### EXCERPT

※

You don't say what type of routing you are doing. Some larger cutters can be very hard to set up, because the speed can't be perfect for both the inside and outside of the cutting area at the same time. You might need to take really small cuts, and then a climb cut right at the end on a really fine setting, so as to get a clean result. 

Before blaming Axminster, it might be worth checking what you're doing, just in case.

Just a few thoughts.

E.

PS: I like Axminster, Wealden, CMT, Freud and Trend cutters. I'm sure there are other good ones about too!


----------



## Eric The Viking (29 Jul 2014)

marcros":2jn0oay8 said:


> How do trend (green) compare with axcaliber? I am looking for a baby box mitre cutter for 3/8" timber- wealdon don't do one that small, freud used to and cmt used to, but I cant find either of those options readily available.



I have two of the Axminster mitre lock cutters (biggest and smallest). I've got good results from the small one using it to joint strips of wood for a tiny tabletop, but they are really hard to set up properly. I haven't used it for actual box mitres yet.

Did I mention it was really picky to set up?

If I didn't say it before, I ought to: it's hard to set up.

※

### SUPPLIED INFORMATION

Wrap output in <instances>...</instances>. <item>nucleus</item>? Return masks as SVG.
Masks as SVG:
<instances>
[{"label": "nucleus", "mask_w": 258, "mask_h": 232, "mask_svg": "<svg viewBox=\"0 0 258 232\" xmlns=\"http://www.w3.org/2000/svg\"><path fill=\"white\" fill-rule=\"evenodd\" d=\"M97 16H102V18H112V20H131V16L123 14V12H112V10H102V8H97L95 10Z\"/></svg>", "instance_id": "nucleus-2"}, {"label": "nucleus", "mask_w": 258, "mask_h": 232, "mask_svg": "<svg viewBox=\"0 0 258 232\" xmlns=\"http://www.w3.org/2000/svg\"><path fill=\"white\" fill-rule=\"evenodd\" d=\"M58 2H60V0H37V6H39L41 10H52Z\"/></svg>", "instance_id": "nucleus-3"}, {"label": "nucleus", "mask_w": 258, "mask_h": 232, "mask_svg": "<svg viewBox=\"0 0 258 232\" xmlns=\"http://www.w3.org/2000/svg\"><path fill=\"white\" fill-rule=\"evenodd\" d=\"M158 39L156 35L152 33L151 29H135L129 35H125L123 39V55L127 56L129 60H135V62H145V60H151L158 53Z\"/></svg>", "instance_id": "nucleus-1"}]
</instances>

※

### TASKS
1 - Reproduce the stretch of the router cutter thread from "Before blaming Axminster, it" through "(29 Jul 2014)".
2 - In the router cutter thread, which two Axminster mitre lock cutters does Eric The Viking own?
3 - Do these statements agree with the router cutter thread? Answer yes or no for each, quoting the words of the thread that decide it.
(a) Eric The Viking has already used the small Axminster cutter for actual box mitres.
(b) marcros wants a baby box mitre cutter for 3/8" timber.
(c) Freud is among the cutter makers Eric The Viking says he likes.

### REPLIES
1 -
Before blaming Axminster, it might be worth checking what you're doing, just in case.

Just a few thoughts.

E.

PS: I like Axminster, Wealden, CMT, Freud and Trend cutters. I'm sure there are other good ones about too!


----------



## Eric The Viking (29 Jul 2014)

2 - The biggest and the smallest.

3 -
(a) No: "I haven't used it for actual box mitres yet."
(b) Yes: "I am looking for a baby box mitre cutter for 3/8" timber"
(c) Yes: "I like Axminster, Wealden, CMT, Freud and Trend cutters."